## START EXCERPT

The opening riff of the title track was voted 19th in Total Guitar 's list of "The Heaviest Riffs of all Time". The opening sample for "Pisschrist" and "Zero Signal" are both taken from Terminator 2: Judgment Day. Concrete also had a track named "Piss Christ", but the two bear no similarities other than the title. The song "Replica" has been covered by Dutch symphonic metal band Epica on their album The Divine Conspiracy, Divine Heresy & Roadrunner United live.
The original digipaks had slightly different artwork, most noticeably a different barcode on the front cover, and different colouring within the words "Fear Factory". The digipak was re-released in 2003 with all bonus tracks mentioned above, but with the new Roadrunner Records logo on the front and back and different lettering on the spine. This version is not limited, but has since been replaced by the remastered edition detailed below. In all, four different digipak versions of the album are available.
Tracks 1 to 4 were featured on The Best of Fear Factory.
In July 2013, the band toured Australia performing Demanufacture in its entirety.

## END EXCERPT
## START RECORDS PROVIDED

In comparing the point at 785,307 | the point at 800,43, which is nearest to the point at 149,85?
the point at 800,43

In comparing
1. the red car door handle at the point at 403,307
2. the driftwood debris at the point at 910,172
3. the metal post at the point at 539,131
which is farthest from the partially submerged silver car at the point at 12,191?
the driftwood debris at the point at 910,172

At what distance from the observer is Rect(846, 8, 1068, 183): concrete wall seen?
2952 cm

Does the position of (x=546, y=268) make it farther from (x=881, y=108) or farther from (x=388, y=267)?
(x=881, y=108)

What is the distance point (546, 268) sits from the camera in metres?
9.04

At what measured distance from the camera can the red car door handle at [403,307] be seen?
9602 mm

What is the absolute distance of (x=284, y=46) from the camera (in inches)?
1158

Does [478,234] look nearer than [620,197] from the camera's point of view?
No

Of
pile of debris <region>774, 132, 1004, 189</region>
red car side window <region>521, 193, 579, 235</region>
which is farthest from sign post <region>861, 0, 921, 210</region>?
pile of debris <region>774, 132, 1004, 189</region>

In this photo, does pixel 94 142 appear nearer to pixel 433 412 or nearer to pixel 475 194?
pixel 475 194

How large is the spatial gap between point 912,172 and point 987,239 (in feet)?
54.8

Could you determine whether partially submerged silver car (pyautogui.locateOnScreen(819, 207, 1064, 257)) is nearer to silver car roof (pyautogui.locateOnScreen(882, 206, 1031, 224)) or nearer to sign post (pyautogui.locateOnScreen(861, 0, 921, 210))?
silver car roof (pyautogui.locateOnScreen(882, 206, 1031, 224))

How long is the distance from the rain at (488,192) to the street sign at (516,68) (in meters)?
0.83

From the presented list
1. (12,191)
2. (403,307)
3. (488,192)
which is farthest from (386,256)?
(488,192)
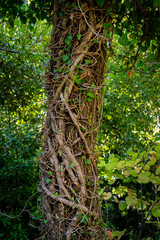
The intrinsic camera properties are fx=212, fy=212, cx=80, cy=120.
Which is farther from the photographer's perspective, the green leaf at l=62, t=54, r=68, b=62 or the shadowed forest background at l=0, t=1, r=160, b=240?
the shadowed forest background at l=0, t=1, r=160, b=240

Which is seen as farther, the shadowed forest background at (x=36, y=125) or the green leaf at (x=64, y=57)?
the shadowed forest background at (x=36, y=125)

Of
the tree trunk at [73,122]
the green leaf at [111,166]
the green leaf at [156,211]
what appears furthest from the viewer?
the tree trunk at [73,122]

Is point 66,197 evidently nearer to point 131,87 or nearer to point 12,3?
point 12,3

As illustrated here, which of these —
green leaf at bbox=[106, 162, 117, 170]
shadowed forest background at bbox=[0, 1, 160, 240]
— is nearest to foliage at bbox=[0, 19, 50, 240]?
shadowed forest background at bbox=[0, 1, 160, 240]

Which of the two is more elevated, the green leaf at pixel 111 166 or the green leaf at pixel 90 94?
the green leaf at pixel 90 94

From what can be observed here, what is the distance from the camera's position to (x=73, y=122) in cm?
168

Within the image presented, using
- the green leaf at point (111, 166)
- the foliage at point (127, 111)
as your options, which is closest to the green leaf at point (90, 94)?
the green leaf at point (111, 166)

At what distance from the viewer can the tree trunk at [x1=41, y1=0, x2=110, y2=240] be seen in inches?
61.1

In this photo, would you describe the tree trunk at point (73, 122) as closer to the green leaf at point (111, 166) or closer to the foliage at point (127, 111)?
the green leaf at point (111, 166)

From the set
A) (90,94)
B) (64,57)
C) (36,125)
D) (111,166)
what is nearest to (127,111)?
(36,125)

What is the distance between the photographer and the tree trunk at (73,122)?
61.1 inches

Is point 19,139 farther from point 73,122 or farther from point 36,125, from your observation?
point 73,122

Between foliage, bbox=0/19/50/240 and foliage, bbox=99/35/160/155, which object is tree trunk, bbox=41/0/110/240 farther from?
foliage, bbox=99/35/160/155

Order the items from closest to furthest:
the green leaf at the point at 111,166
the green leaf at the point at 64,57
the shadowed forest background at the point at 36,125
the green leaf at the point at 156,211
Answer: the green leaf at the point at 156,211 < the green leaf at the point at 111,166 < the green leaf at the point at 64,57 < the shadowed forest background at the point at 36,125
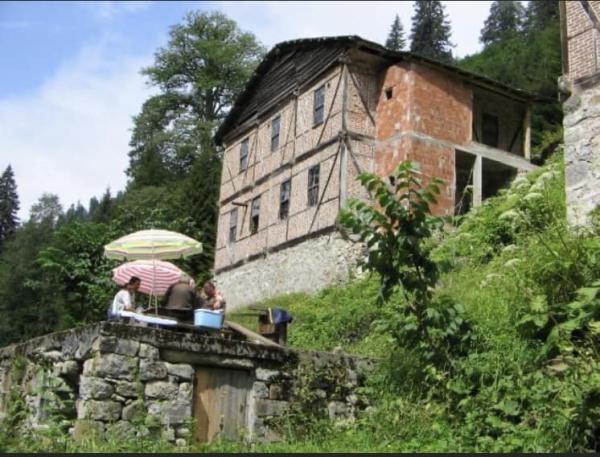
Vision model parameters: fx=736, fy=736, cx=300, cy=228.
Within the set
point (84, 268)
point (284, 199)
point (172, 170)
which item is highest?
point (172, 170)

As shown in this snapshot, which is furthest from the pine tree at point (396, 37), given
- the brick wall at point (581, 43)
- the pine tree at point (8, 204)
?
the brick wall at point (581, 43)

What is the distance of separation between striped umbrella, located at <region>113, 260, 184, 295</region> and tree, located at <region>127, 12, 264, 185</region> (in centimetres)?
2707

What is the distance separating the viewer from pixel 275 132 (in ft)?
80.7

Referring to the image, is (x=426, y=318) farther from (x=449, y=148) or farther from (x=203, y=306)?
(x=449, y=148)

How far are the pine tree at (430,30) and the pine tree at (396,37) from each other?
0.98 metres

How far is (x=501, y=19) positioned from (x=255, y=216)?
190ft

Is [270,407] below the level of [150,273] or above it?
below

## END RECORDS PROVIDED

WHAT IS ASKED:
1. According to the album excerpt, when did the band tour Australia performing Demanufacture in its entirety?
2. Convert the part of the entries that opens with the line containing "What is the distance between" and closes with the line containing "Answer: the green" into a JSON list of strings, one string per line, leaving out blank lines.

WRITTEN RESPONSES:
1. July 2013

2.
[
  "What is the distance between the photographer and the tree trunk at (73,122)?",
  "61.1 inches",
  "Is point 19,139 farther from point 73,122 or farther from point 36,125, from your observation?",
  "point 73,122",
  "Between foliage, bbox=0/19/50/240 and foliage, bbox=99/35/160/155, which object is tree trunk, bbox=41/0/110/240 farther from?",
  "foliage, bbox=99/35/160/155",
  "Order the items from closest to furthest:",
  "the green leaf at the point at 111,166",
  "the green leaf at the point at 64,57",
  "the shadowed forest background at the point at 36,125",
  "the green leaf at the point at 156,211",
  "Answer: the green leaf at the point at 156,211 < the green leaf at the point at 111,166 < the green leaf at the point at 64,57 < the shadowed forest background at the point at 36,125"
]